Dive Insight:

Many of the most effective drugs for psoriasis, such as Eli Lilly’s Taltz and Johnson & Johnson’s Tremfya, are injectable biologics. With the exception of Amgen’s Otezla, pills for psoriasis are mostly older, less effective treatments. Often patients with severe disease can only find relief if they progress to the injectable drugs.

A pill like deucravacitinib could therefore be an attractive option for many patients. Drugs which act similarly, such as AbbVie’s Rinvoq and Pfizer’s Cibinqo, have been approved for another autoimmune skin disorder, eczema, but deucravacitinib would be the first for psoriasis.

Researchers tested a 6 milligram once daily dose of deucravacitinib and measured participants in two ways: the extent and severity of lesions before and after treatment using an index called PASI, and a doctor assessment of severity called sPGA. At 60 weeks, 78% of patients taking deucravacitinib had their PASI score fall by 75% or more, and 59% had a score of 0 or 1 on sPGA, indicating clear or almost-clear skin.

The percentage of patients that recorded those scores was greater at 60 weeks than at 16 weeks. Bristol Myers didn’t announce numbers comparing deucravacitinib’s effectiveness at 60 weeks to a placebo or Otezla, as it did in the primary analysis after 16 weeks, however.

**DATASET CONTENT**

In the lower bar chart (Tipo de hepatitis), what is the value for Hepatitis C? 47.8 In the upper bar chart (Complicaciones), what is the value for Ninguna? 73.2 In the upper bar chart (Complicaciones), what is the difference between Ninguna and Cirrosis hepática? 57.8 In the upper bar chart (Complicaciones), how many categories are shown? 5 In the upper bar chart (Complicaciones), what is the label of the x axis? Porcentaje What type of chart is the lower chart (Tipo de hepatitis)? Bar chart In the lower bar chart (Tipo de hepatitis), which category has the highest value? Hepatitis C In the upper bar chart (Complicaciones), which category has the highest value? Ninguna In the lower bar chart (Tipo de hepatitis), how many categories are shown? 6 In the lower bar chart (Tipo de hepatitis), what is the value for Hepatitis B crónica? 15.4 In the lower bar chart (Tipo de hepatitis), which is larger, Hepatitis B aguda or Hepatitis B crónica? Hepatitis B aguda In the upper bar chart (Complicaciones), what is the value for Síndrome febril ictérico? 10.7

**WHAT TO WORK ON**
1 - In the deucravacitinib article, what percentage of patients had their PASI score fall by 75% or more at 60 weeks?
2 - Continue the deucravacitinib article from its final sentence.

**RESPONSES BY ITEM NUMBER**
1 - 78%

2 -
Gaining approval for deucravacitinib is important for Bristol Myers as well as its investors, who are looking ahead to key patent expirations later in the decade. It’s one of three drugs the drugmaker queued up for approval this year that the company expects to hit $4 billion in sales.

However, achieving that $4 billion mark for deucravacitinib will depend on how the FDA views its safety. Drugs in its class like Rinvoq, Cibinqo and Xeljanz, which work by blocking a family of enzymes called Janus kinases that help to stimulate inflammation, have been linked to higher rates of cardiovascular death when compared to biologic drugs. The FDA has placed warnings on the labels of those drugs.

“A similar label for deucravacitinib will be a commercial problem, especially in psoriasis, given the availability of alternative lower risk drugs,” Ronny Gal, an analyst at Bernstein research, wrote in a Jan. 27 note to clients.